Critical Zones exhibition organized by the Goethe-Institut Max Mueller Bhavan Pune in collaboration with the Zapurza Museum of Arts & Culture Pune invites visitors to engage with the critical situation of the Earth in a novel and diverse way and to explore new modes of coexistence between all forms of life. As a part of this initiative, multiple programs are taking place this weekend. All the programs are free of cost for the participants. Only the museum entry fee of the Zapurza Museum of Art and Culture is payable. All programs are happening at Zapurza.

Inner Scapes, a body movement workshop by Somya Kautia and Gia. The workshop will help you explore ways of embodiment and inhabiting yourself through sensation, touch, gravity, and movement. A collective collaboration of humans and trees, language and poetry, movement and histories, this workshop offers a unique opportunity to explore these connections. All those who have curiosity for performance and movement can participate.
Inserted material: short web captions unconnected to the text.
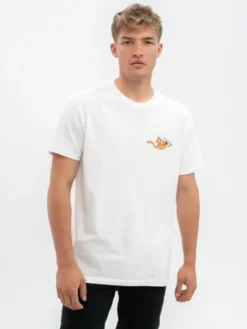 Smerfy Komplet t-shirtów Zestaw 3 T-Shirtów Męskich Czarna / Biała / Szara Smerfy Azrael kot klakier L Czarny Regular Fit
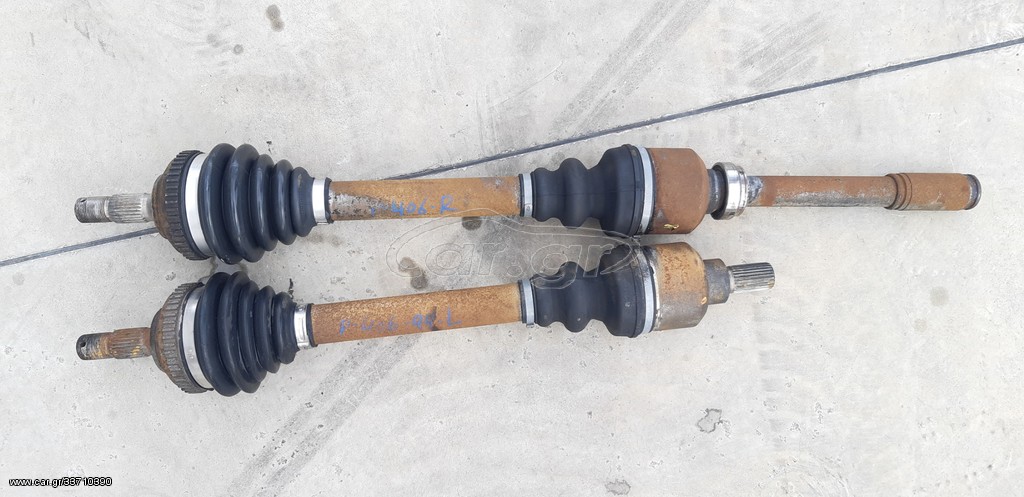 ΗΜΙΑΞΟΝΙΟ PEUGEOT 406 1800cc AUTOMATIC
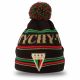 Czapka zimowa GKS Tychy Trójkolorowi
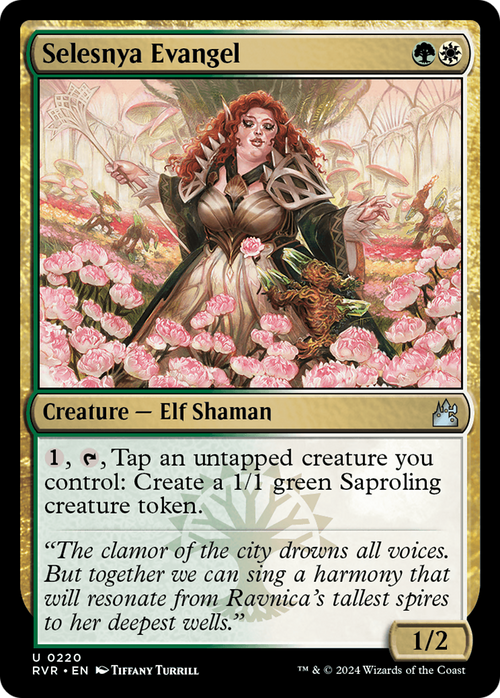 Selesnya Evangel (RVR-220) - Ravnica Remastered Foil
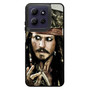 jack sparrow pirates of the caribbean 1 Motorola Moto G Power 2026 Case
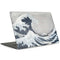 The Great Wave off Kanagawa by Hokusai MacBook Skins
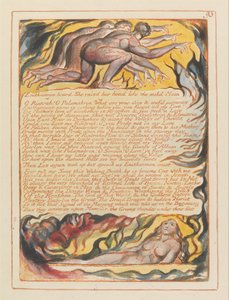 Jerozolima, ilustracja 93, Enitharmon wysłuchany.... autorstwa William Blake
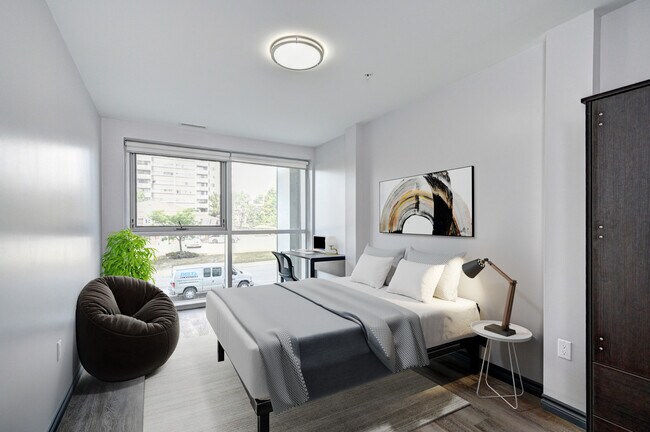 Photo du bâtiment - The MARQ 21 Columbia Street West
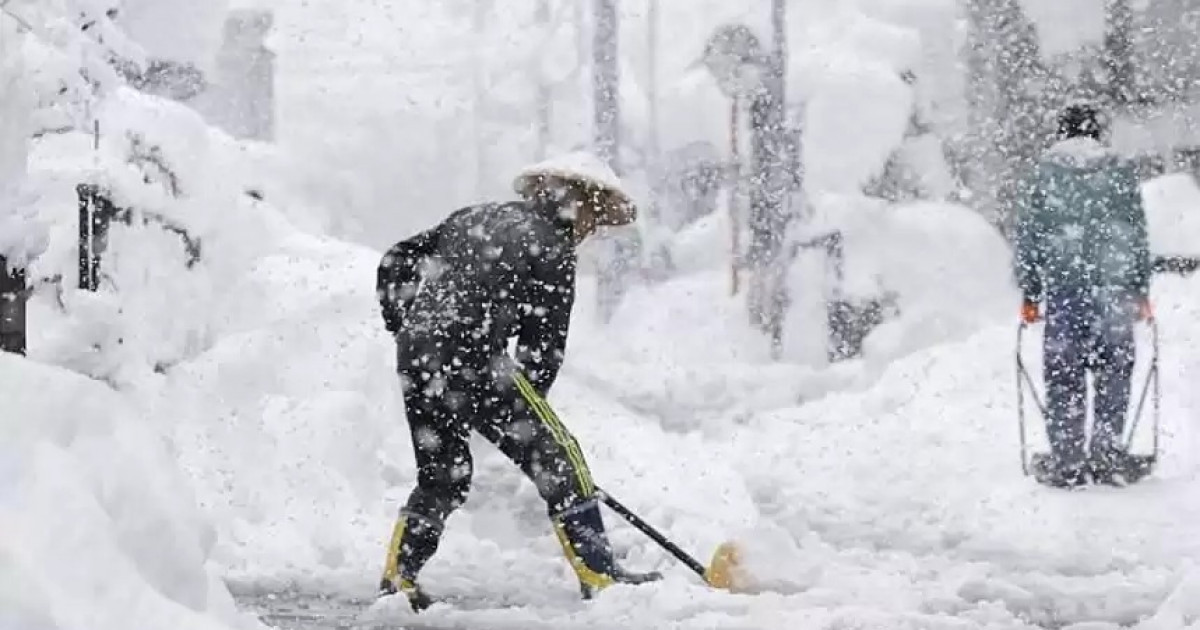 7 қаңтарда еліміздің бірнеше өңірінде қалың қар жауып, бұрқасын соғады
Only 18 persons can be accommodated for this workshop.

December 10th –  4:30pm  

December 11th – 9:00am

Screening of films on environment and climate-related subjects including Coral Women, In Between, and Treasures of Grasslands

December 10th – 7:00 pm to 9:00 pm.

A talk and demo by Namita Waikar from the People’s Archive of Rural India

Namita will talk about the traditional songs that rural women sing in stone grind mills. The talk will have multimedia stories along with photographs, videos, and songs in this session. For about 25 years since 1987, two social scientists from Pune and their team collected over 110,000 grindmill songs that rural women sang as they worked every day at the stone mill. This huge jatyavarchiovi collection is being published on PARI along with the stories of women who sing them under the Grindmill Songs Project (GSP). The collection speaks of the diversity and depth of this form, through which the women sing of everyday life, patriarchy, caste, poet-saints, historical events, Babasaheb Ambedkar, and more.